Syntenic genomic loci on human chromosome 8 (hChr8) and mouse chromosome 15 (mChr15) code for LY6/Ly6 (lymphocyte antigen 6) family proteins. The 23 murine Ly6 family genes include eight genes that are flanked by the murine Ly6e and Ly6l genes and form an Ly6 subgroup referred to here as the Ly6a subfamily gene cluster. Ly6a, also known as Sca1 (Stem Cell Antigen-1) and TAP (T-cell activating protein), is a member of the Ly6a subfamily gene cluster. No LY6 genes have been annotated within the syntenic LY6E to LY6L human locus. We report here on LY6S, a solitary human LY6 gene that is syntenic with the murine Ly6a subfamily gene cluster, and with which it shares a common ancestry. LY6S codes for the interferon-inducible GPI-linked LY6S-iso1 protein that contains only 9 of the 10 consensus LY6 cysteine residues and is most highly expressed in a non-classical cell population.

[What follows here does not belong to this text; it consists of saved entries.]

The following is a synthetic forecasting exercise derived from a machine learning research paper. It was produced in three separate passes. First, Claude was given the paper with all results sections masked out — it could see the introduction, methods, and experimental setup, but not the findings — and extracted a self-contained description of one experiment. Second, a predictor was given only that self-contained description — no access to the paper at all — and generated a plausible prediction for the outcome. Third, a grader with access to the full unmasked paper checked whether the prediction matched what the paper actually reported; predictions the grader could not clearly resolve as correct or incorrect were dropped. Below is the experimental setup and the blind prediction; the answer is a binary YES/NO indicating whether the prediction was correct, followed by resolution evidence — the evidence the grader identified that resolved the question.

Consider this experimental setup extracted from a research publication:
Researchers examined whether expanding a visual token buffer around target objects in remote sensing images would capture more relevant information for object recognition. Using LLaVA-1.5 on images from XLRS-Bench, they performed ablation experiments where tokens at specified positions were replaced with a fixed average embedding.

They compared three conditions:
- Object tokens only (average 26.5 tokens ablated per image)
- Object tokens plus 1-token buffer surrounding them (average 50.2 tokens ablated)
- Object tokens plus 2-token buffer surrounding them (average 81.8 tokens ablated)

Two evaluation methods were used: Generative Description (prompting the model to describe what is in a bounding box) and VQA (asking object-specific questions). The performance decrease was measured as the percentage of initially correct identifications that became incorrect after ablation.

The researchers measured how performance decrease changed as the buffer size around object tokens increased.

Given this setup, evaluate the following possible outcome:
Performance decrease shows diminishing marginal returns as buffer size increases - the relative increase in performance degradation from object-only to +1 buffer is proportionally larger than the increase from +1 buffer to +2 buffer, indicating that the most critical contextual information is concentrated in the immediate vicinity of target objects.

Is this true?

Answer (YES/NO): NO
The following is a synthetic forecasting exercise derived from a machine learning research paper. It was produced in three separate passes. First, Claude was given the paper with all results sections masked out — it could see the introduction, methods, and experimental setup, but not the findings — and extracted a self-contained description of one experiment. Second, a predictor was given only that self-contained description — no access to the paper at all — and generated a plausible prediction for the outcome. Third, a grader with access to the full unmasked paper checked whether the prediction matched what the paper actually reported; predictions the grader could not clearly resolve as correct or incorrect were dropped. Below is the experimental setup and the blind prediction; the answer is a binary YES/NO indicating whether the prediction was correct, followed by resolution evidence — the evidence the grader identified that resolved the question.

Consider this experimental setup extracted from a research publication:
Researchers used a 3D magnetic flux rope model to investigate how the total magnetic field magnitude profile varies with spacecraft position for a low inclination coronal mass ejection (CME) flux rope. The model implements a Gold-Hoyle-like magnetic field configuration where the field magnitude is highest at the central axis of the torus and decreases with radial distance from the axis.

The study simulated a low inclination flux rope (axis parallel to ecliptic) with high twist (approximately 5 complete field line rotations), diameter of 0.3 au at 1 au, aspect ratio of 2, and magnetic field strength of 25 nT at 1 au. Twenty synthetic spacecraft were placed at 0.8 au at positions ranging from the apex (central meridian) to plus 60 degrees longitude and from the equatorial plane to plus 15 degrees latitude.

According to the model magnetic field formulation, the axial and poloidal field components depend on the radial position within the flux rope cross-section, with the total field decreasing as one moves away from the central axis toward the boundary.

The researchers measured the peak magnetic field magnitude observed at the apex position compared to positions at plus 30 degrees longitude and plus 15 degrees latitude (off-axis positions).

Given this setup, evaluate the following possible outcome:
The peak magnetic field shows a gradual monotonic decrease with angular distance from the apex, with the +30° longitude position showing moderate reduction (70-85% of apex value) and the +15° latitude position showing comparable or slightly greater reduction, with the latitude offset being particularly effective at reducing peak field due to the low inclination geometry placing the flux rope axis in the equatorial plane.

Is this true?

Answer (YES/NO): NO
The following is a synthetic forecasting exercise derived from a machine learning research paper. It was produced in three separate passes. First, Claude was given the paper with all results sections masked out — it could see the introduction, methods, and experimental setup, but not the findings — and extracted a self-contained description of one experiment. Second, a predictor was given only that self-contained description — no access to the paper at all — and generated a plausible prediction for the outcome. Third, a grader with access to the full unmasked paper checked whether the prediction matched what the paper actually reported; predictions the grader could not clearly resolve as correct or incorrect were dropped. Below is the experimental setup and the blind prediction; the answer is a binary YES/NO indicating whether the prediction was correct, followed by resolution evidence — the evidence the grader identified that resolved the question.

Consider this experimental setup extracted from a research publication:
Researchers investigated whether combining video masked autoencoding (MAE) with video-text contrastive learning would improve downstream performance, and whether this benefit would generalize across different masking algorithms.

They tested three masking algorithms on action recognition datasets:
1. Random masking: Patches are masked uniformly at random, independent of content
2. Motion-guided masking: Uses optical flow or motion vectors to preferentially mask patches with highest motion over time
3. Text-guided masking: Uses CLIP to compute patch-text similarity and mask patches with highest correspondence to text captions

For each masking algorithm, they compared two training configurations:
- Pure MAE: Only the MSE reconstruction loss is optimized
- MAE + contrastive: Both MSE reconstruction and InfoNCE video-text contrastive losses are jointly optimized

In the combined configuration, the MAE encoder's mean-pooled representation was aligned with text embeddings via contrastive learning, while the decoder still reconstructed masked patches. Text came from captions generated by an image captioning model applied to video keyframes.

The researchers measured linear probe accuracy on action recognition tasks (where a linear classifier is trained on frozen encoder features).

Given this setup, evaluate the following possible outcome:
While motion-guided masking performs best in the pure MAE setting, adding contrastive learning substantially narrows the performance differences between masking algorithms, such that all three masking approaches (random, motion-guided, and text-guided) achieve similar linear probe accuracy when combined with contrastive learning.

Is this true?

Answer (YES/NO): NO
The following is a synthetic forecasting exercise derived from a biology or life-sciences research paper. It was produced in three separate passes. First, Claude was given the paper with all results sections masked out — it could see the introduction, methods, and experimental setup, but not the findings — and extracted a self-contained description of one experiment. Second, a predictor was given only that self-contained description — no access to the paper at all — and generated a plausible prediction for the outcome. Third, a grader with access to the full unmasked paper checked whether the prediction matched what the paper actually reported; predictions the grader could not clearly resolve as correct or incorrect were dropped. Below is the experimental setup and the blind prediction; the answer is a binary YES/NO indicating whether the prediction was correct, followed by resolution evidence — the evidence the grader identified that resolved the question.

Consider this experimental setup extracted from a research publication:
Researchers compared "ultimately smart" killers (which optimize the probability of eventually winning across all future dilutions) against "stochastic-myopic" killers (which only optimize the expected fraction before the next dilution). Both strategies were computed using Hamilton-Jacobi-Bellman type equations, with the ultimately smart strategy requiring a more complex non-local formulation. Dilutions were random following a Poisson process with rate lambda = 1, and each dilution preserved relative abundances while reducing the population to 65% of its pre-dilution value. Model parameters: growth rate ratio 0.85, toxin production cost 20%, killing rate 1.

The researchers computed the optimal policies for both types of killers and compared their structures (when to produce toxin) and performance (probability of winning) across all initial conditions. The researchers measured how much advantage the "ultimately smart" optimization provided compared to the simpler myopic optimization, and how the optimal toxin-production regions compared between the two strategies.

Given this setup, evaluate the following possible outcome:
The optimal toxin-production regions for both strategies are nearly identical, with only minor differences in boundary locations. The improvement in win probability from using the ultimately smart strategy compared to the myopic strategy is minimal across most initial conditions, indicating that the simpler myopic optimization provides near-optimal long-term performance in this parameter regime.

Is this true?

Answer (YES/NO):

Its expression leads to distinct shifts in patterns of gene expression, particularly of genes coding for inflammatory and immune response proteins, and LY6S-iso1 expressing cells show increased resistance to viral infection. Our findings reveal the presence of a previously un-annotated human interferon-stimulated gene, LY6S, which has a one to eight ortholog relationship with the genes of the Ly6a subfamily gene cluster, is most highly expressed in spleen cells of a non-classical cell-lineage and whose expression induces viral resistance and is associated with an inflammatory phenotype and with the activation of genes that regulate immune responses.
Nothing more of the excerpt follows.